Take Mbare Chimurenga choir for example, which filled several rows in the VIP enclosure, partly obscuring members of the Police band who were part of the official entertainers; they made their customary bum-shaking dances even though the event so clearly did not warrant such a performance.
There are also many other dimensions that serve to expose the event as a complete farce.
For example, only three of the five organisations that had been billed to give solidarity messages turned up and they had to, as an afterthought, rope in chairman of the Harare Municipal Workers Union, Cosmas Bungu, a well known ZANU-PF sympathiser who just happened to have perfected those bootlicking antics, just in time.
The ZCTU and the Employers’ Confederation of Zimbabwe both snubbed the event.

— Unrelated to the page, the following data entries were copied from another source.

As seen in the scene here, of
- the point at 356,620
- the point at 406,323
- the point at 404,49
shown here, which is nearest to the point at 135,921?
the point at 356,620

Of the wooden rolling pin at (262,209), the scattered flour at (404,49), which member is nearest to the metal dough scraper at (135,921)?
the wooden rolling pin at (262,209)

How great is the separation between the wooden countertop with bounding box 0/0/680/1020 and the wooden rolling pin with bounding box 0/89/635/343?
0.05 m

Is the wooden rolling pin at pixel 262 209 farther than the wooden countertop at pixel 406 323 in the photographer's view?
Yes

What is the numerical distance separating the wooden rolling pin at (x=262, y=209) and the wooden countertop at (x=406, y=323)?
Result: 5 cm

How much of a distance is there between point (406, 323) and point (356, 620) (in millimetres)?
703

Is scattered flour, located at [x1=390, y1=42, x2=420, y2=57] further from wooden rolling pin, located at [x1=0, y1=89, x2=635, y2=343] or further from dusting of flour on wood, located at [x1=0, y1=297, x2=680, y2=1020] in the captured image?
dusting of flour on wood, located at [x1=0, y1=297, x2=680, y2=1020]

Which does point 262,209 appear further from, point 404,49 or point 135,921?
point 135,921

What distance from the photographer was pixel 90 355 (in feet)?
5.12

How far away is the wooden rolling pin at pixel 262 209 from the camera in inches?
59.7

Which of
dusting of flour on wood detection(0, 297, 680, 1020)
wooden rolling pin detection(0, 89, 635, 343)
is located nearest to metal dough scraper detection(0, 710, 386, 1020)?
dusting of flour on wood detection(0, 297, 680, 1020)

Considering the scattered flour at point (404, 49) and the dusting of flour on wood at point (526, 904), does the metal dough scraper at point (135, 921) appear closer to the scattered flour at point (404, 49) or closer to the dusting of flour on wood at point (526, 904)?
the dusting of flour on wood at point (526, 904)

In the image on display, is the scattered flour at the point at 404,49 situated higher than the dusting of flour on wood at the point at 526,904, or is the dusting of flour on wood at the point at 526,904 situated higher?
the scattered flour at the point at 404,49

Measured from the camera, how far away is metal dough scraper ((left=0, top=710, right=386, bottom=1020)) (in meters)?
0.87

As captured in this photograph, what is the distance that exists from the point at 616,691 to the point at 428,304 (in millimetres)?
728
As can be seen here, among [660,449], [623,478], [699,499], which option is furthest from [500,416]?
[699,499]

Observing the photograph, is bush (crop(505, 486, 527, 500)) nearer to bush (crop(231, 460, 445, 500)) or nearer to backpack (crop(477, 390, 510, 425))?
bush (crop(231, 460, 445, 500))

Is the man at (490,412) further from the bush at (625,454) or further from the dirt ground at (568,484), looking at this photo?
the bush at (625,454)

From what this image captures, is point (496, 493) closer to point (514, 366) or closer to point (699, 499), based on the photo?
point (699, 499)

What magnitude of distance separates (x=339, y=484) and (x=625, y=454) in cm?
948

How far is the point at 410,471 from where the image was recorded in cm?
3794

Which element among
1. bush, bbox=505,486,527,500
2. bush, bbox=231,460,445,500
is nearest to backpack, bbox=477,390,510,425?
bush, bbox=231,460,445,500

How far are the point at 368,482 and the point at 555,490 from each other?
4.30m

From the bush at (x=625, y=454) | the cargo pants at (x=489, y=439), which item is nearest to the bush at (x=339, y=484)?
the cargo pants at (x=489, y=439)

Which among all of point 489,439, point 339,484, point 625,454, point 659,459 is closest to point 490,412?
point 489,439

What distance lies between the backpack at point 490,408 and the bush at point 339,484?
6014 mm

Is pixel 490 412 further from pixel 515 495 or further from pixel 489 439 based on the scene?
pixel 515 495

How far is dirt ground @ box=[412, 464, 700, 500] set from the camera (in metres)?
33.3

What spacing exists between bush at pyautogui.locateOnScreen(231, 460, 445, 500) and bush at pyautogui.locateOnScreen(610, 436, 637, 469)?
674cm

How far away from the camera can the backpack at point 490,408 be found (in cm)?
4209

The International Labour Organisation, which had attended the ZCTU event, attended by virtue of the demands of its role.
The Apex council, the umbrella body for civil servants, was also at Gwanzura for the ZCTU event.
Therefore, the only true exclusive support this ‘official’ event got was from the Joseph Chinotimba led Zimbabwe Federation of Trade Unions, which was created to undermine the ZCTU.
Interestingly, government had hired, probably at a handsome cost, buses from the Zimbabwe United Passenger Company to ferry civil servants across Harare to Rufaro.
But judging by the poor attendance, it is hard to persuade anyone to believe that any of those buses came to the stadium even half full.
So it is the story of a government not even attracting the interest of its very own employees.
No doubt Mupfumira should have walked — oh, she drove — out of the football stadium swearing never to try such a self-defeating (mis)adventure again.